## BEGIN
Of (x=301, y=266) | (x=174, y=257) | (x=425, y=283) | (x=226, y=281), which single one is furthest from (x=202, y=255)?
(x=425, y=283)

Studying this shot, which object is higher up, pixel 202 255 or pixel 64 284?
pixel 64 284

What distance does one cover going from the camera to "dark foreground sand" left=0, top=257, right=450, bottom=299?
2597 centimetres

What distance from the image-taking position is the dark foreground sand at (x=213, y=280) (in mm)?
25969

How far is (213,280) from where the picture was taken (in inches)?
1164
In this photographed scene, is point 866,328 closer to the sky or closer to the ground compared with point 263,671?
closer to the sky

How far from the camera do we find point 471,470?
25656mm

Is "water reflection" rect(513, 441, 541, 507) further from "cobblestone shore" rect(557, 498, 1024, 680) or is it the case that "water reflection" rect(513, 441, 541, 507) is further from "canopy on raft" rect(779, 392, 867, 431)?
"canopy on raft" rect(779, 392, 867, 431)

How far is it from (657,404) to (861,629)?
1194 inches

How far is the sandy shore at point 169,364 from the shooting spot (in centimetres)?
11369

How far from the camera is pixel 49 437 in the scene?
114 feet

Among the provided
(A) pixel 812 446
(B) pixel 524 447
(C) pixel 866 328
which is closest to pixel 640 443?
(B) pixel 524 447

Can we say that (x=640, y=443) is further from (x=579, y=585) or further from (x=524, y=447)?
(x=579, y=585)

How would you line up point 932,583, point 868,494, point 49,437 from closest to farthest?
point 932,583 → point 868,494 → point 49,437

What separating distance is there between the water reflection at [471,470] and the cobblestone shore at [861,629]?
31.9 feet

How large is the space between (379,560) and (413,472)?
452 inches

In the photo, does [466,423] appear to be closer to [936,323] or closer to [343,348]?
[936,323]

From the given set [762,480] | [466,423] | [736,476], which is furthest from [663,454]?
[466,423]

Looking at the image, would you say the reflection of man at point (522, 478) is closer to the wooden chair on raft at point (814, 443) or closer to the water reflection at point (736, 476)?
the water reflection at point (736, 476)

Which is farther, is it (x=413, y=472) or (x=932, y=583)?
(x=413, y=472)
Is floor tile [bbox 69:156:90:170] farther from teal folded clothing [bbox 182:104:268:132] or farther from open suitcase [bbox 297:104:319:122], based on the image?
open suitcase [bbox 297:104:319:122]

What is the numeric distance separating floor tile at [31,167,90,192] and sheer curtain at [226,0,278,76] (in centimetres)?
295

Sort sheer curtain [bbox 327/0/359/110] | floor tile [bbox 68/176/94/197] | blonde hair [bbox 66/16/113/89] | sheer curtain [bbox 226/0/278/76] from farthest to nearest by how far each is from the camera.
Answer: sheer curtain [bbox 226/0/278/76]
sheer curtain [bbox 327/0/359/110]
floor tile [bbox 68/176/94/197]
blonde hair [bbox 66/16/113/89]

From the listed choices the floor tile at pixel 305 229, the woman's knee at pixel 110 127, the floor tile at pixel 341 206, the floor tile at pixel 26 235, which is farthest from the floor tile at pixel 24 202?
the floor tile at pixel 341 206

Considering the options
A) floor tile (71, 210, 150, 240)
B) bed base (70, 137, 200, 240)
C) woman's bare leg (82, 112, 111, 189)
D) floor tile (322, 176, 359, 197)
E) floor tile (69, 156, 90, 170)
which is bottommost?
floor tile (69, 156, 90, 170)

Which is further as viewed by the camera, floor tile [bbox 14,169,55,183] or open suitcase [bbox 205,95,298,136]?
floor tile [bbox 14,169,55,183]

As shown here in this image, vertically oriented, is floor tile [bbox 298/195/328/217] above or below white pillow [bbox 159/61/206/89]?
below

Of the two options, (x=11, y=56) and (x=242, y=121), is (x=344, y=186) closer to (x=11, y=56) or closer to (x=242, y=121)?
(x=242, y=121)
## END
[Task to complete] Copy out the whole listing exactly.

[Answer in full]
Of (x=301, y=266) | (x=174, y=257) | (x=425, y=283) | (x=226, y=281), which single one is furthest from (x=202, y=255)?
(x=425, y=283)

Studying this shot, which object is higher up, pixel 202 255 or pixel 64 284?
pixel 64 284

What distance does one cover going from the camera to "dark foreground sand" left=0, top=257, right=450, bottom=299?
2597 centimetres

What distance from the image-taking position is the dark foreground sand at (x=213, y=280) (in mm)?
25969

How far is (213,280) from where the picture was taken (in inches)?
1164
In this photographed scene, is point 866,328 closer to the sky or closer to the ground compared with point 263,671?
closer to the sky

How far from the camera do we find point 471,470?
25656mm

Is "water reflection" rect(513, 441, 541, 507) further from "cobblestone shore" rect(557, 498, 1024, 680) or is it the case that "water reflection" rect(513, 441, 541, 507) is further from "canopy on raft" rect(779, 392, 867, 431)?
"canopy on raft" rect(779, 392, 867, 431)

How far is it from (657,404) to (861,629)?
1194 inches

How far is the sandy shore at point 169,364 from the shooting spot (in centimetres)?
11369

How far from the camera is pixel 49 437 in the scene?
114 feet

Among the provided
(A) pixel 812 446
(B) pixel 524 447
(C) pixel 866 328
which is closest to pixel 640 443?
(B) pixel 524 447

Can we say that (x=640, y=443) is further from (x=579, y=585) or further from (x=524, y=447)?
(x=579, y=585)

How would you line up point 932,583, point 868,494, point 49,437 from closest to farthest?
point 932,583 → point 868,494 → point 49,437

What separating distance is there between the water reflection at [471,470] and the cobblestone shore at [861,629]?
31.9 feet

How large is the space between (379,560) and (413,472)?
452 inches

In the photo, does [466,423] appear to be closer to [936,323] or closer to [343,348]?
[936,323]

From the given set [762,480] | [466,423] | [736,476], which is furthest from [663,454]?
[466,423]

Looking at the image, would you say the reflection of man at point (522, 478) is closer to the wooden chair on raft at point (814, 443) or closer to the water reflection at point (736, 476)?
the water reflection at point (736, 476)

Which is farther, is it (x=413, y=472) or (x=932, y=583)?
(x=413, y=472)
Is floor tile [bbox 69:156:90:170] farther from teal folded clothing [bbox 182:104:268:132] or farther from open suitcase [bbox 297:104:319:122], based on the image?
open suitcase [bbox 297:104:319:122]

What is the numeric distance separating floor tile at [31,167,90,192] and sheer curtain at [226,0,278,76] (in centimetres)?
295

Sort sheer curtain [bbox 327/0/359/110] | floor tile [bbox 68/176/94/197] | blonde hair [bbox 66/16/113/89] | sheer curtain [bbox 226/0/278/76] from farthest to nearest by how far each is from the camera.
Answer: sheer curtain [bbox 226/0/278/76]
sheer curtain [bbox 327/0/359/110]
floor tile [bbox 68/176/94/197]
blonde hair [bbox 66/16/113/89]

From the listed choices the floor tile at pixel 305 229, the woman's knee at pixel 110 127, the floor tile at pixel 341 206, the floor tile at pixel 26 235, which is farthest from the floor tile at pixel 24 202?
the floor tile at pixel 341 206

Considering the options
A) floor tile (71, 210, 150, 240)
B) bed base (70, 137, 200, 240)
C) woman's bare leg (82, 112, 111, 189)
D) floor tile (322, 176, 359, 197)
E) floor tile (69, 156, 90, 170)
which is bottommost?
floor tile (69, 156, 90, 170)

Which is further as viewed by the camera, floor tile [bbox 14,169,55,183] or open suitcase [bbox 205,95,298,136]?
floor tile [bbox 14,169,55,183]

As shown here in this image, vertically oriented, is floor tile [bbox 298/195/328/217] above or below white pillow [bbox 159/61/206/89]?
below

Of the two options, (x=11, y=56) and (x=242, y=121), is (x=344, y=186) closer to (x=11, y=56) or closer to (x=242, y=121)?
(x=242, y=121)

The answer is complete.